The U.S. annual (January-December) mean temperature is slightly warmer in 1934 than in 1998 in the GISS analysis (Plate 6). This contrasts with the USHCN data, which has 1998 as the warmest year in the century. In both cases the difference between 1934 and 1998 mean temperatures is a few hundredths of a degree. The main reason that 1998 is relatively cooler in the GISS analysis is its larger adjustment for urban warming. In comparing temperatures of years separated by 60 or 70 years the uncertainties in various adjustments (urban warming, station history adjustments, etc.) lead to an uncertainty of at least 0.1°C. Thus it is not possible to declare a record U.S. temperature with confidence until a result is obtained that exceeds the temperature of 1934 by more than 0.1°C.

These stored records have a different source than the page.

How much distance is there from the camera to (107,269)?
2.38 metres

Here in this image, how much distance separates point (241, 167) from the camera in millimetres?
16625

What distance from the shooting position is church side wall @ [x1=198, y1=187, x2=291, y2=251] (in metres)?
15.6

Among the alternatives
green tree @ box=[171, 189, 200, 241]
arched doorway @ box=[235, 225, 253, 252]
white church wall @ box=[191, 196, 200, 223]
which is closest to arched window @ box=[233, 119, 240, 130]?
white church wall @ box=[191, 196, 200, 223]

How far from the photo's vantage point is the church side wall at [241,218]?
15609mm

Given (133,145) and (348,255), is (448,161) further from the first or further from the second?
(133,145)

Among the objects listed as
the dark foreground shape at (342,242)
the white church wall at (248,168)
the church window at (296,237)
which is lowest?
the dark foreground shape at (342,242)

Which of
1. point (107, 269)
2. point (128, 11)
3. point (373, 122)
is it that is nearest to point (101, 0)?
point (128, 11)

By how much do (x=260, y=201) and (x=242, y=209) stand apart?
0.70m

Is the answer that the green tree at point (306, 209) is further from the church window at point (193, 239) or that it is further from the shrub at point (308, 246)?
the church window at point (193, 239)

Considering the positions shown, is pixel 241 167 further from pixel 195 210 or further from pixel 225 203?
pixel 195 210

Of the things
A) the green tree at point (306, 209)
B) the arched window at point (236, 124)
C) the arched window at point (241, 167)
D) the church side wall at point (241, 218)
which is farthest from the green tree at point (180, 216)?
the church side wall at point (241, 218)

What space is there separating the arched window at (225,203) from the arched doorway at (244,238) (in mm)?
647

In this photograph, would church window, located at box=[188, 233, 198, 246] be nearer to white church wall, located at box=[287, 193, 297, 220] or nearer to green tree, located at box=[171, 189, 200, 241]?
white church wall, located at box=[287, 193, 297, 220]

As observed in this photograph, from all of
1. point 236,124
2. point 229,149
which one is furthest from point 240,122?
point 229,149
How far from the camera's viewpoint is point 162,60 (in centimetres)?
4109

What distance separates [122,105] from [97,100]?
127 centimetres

http://pubs.giss.nasa.gov/docs/2001/2001_Hansen_etal.pdf
McIntyres discovery was a small error at introduced at the transition between two data sets, correcting for the error does not materially change the observed trends:
Its also important to understand that temperature does not rise or fall everywhere and equally. In the case of the US, as noted in the paper above:
it is clear that the post-1930s cooling was much larger in the United States than in the global mean. The U.S. mean temperature has now reached a level comparable to that of the 1930s, while the global temperature is now far above the levels earlier in the century. The successive periods of global warming (1900-1940), cooling (1940-1965), and warming (1965-2000) in the 20th century show distinctive patterns of temperature change suggestive of roles for both climate forcings and dynamical variability.

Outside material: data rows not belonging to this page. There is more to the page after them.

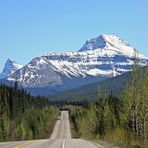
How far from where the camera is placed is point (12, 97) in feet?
500

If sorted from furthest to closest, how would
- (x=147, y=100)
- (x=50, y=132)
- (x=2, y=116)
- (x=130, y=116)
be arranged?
(x=50, y=132) < (x=2, y=116) < (x=130, y=116) < (x=147, y=100)

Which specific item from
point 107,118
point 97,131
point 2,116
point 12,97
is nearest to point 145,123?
point 107,118

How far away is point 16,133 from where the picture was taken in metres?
121

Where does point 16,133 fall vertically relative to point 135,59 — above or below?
below

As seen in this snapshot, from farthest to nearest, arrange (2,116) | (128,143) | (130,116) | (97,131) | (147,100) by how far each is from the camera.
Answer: (2,116)
(97,131)
(130,116)
(147,100)
(128,143)

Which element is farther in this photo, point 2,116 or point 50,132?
point 50,132

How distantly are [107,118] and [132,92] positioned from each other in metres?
37.6

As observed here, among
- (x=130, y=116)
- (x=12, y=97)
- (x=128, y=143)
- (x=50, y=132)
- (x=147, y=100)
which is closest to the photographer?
(x=128, y=143)

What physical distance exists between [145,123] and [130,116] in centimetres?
364

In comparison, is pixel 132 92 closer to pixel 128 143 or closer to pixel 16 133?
pixel 128 143

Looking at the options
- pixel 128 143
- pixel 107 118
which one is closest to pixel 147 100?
pixel 128 143

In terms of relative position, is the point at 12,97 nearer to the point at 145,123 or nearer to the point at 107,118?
the point at 107,118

Here is the global picture:
Some people really, really want to believe that some major statistical error is going to be discovered tomorrow which demonstrates that such trends are a mirage. Its not going to happen these trends have been established on the basis of several different sorts of terrestrial and satellite data, and as the data has been refined data sets are rapidly converging. In this regard it's quite telling that observers such as the author of this article are reduced to claims that the increasingly minor nature of the errors discovered and the corrections made suggest that skepticism is increasingly justified.
Neat Charts!
Climate change has a VERY long time constant. These charts are transient in nature and do not reflect long term trends.
There are many factors that affect the climate. We understand little about them.

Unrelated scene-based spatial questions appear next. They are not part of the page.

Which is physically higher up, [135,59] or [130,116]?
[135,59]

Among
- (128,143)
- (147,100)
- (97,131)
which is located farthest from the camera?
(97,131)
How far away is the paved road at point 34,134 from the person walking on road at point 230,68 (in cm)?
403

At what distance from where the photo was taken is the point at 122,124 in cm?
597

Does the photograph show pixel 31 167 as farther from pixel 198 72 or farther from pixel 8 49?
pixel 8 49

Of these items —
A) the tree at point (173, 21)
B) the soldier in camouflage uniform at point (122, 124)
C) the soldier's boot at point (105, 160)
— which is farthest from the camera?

It is fascinating to watch people focus on the noise instaed of the real underlying trends.
“Some people really, really want to believe that some major statistical error is going to be discovered tomorrow which demonstrates that such trends are a mirage.”
And some people really, really want to believe that error after error and flaw after flaw in modeling, in assumptions, in climate sensitivity estimates, in CO2 sink assumptions, etc. means nothing to the credibility of catastrophic AGW alarmism.
We recently found out that climate models vastly underestimate precipation increases wrt temp increases, and thereby are getting feedbacks like clouds completely wrong.
New paper studies the temperature impact and deduces that the temp sensitivity estimate by IPCC is too high by factor of 3. They are modelling the heat capacity of oceans in an incorrect way in order to get those scary scenarios.
The temp increase for 290ppm -> 380ppm is, according to the 5.35. ln (C/C0) equation for CO2 forcing, as impactful as another 30% increase, to 550ppm, which wont happen until 2070. So far it was 0.6C, there is another 0.6C in store in case of ‘doing nothing about CO2’ for 50 years.
Meanwhile, methane in atmosphere has *levelled off*, rainforest destruction is *slowing down*, and the ‘doubling of CO2’ looks less and less likely.